Getting there and back:
Visitors from Osaka and Tokyo can fly into Kagoshima Airport via Kansai International Airport (approximately 1 hr 30 mins) and Haneda International Airport (approximately 2 hrs). From Kagoshima City, fly from Kagoshima Airport to Yakushima Airport (approximately 40 mins) or take a hydrofoil from Kagoshima Port to Yakushima Island’s Miyanoura or Anbo ports (2-3 hrs). The car ferry to Miyanoura Port takes roughly 4 hrs.
Sacred Peaks and Great Falls
Japan’s southernmost isles boast nature escapes at every corner, but the northern area of Okinawa’s main island is one of the most exceptional. Here, the subtropical forests of the Yambaru area—which is both part of the Yambaru National Park and a newly designated UNESCO World Heritage site (together with parts of the Amami Archipelago and Iriomote Island)—lures adventurers with its impressive biodiversity.
The area is noted for its large variety of endemic species including the Okinawa rail, the Okinawa woodpecker, and Japan’s largest beetle, the Yanbaru long-armed scarab.
Those seeking a water-based experience can go on a stream-trekking adventure down to Hiji Great Falls, the tallest waterfall on the main island of Okinawa at almost 86 feet (26 meters) high. Or, visit Yambaru Discovery Forest for guided walks and birdwatching, easy nature trails and canoe tours. Travelers can also hike through Daisekirinzan’s 250-million-year-old limestone topography, where craggy rocks have slowly eroded to form mystical shapes across four grandiose peaks. Said to be Okinawa’s oldest sacred place, this mountain’s natural beauty has held deep significance to locals for centuries.

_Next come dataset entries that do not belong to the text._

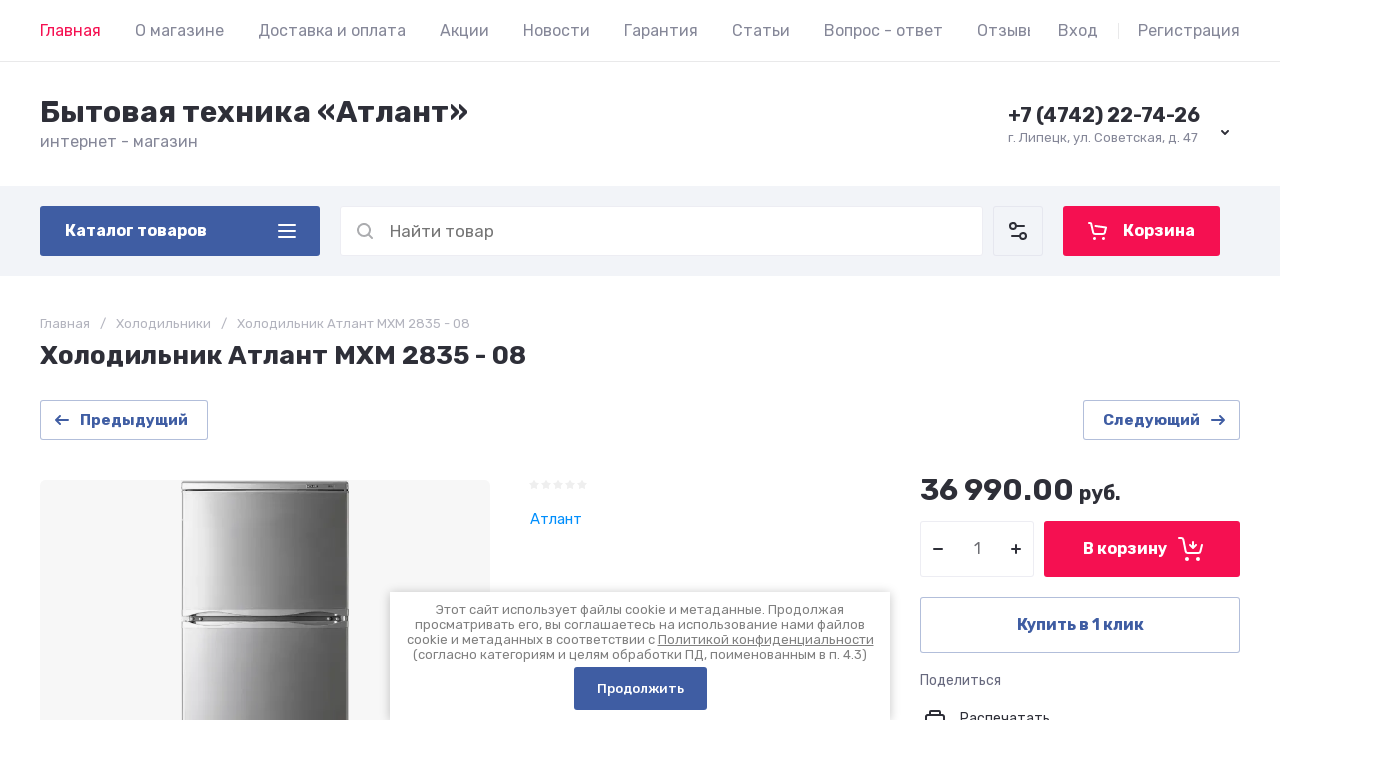

--- FILE ---
content_type: text/css
request_url: https://atlant-lip.ru/t/v1651/images/css/site.addons.scss.css
body_size: 678
content:
@charset "UTF-8";
body .left-folders-wrap .left-folders li.has > ul {
  display: none !important;
}
body .left-folders-wrap .left-folders li.opened > a {
  color: var(--gr_accent);
}
body .left-folders-wrap .left-folders li.opened > ul {
  display: block !important;
}
body .site-header .header-menu .menu-top > li.opened > a {
  color: var(--gr_accent);
}
body .end_part {
  display: none;
}
body .end_part {
  align-items: center;
  gap: 20px;
  margin-left: 20px;
  opacity: 0;
  visibility: hidden;
  width: 0;
  height: 0;
}
@media (min-width: 960px) {
  body .end_part {
    display: flex;
  }
}
body .end_part .left {
  max-width: 170px;
}
body .end_part .right .header-contacts__icon {
  top: 0;
  bottom: initial;
}
body .end_part .right .contacts-address {
  font-size: 13px;
}
body .fixed_header_panel .end_part {
  opacity: 1;
  visibility: visible;
  width: auto;
  height: auto;
}
.remodal[data-remodal-id=folders-popup] .shop-folders > li.opened > a {
  color: var(--gr_accent);
}
.contacts-work__body {
  font-size: 15px;
}
.contacts-address {
  font-size: 13px;
}
.site-folders__img {
  padding-top: 70.5%;
}
body .site-header .header-contacts__number {
  font-size: 20px;
}
@media (max-width: 600px) {
  .g-page-article__text .container {
    padding: 0;
  }
}
#speakButton {
  display: inline-block;
  font-size: 14px;
  color: #fff;
  font-weight: 700;
  padding: 12px 22px 12px 45px;
  background: var(--gr_primary);
  position: relative;
  border: 0;
  transition: all 0.2s linear;
}
#speakButton:hover {
  box-shadow: none;
}
#speakButton:before {
  content: "🔊";
  position: absolute;
  display: inline-block;
  width: 18px;
  height: 18px;
  font-size: 18px;
  line-height: 18px;
  left: 15px;
  top: calc(50% - 9px);
}
#speakButton.speaking:before {
  content: "⏸";
}
#speakButton.speaking.paused:before {
  content: "🔊";
}


--- FILE ---
content_type: text/css
request_url: https://atlant-lip.ru/t/v1651/images/css/site_addons.scss.css
body_size: -27
content:
.site-folders__img img {
  object-fit: contain;
}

The region’s famed distilled rice spirit awamori packs a punch but is a great conversation starter with Okinawans, who are rightly proud of their local drink. Okinawa soba, a hearty noodle dish with tender stewed pork, is a quick and easy dish to enjoy while traveling through the area. For a slightly healthier option try goya chanpuru, a stir-fried dish with bitter melon, Okinawan tofu, and pork.
Getting there and back:
Fly into Naha Airport from Osaka via Kansai International Airport (approximately 2 hrs 30 mins) or Tokyo via Haneda International Airport or Narita International Airport (about 3 hrs). From Naha Airport, it’s approximately 2 hrs 30 mins by car when taking the expressway to Okinawa’s northernmost point, Cape Hedo.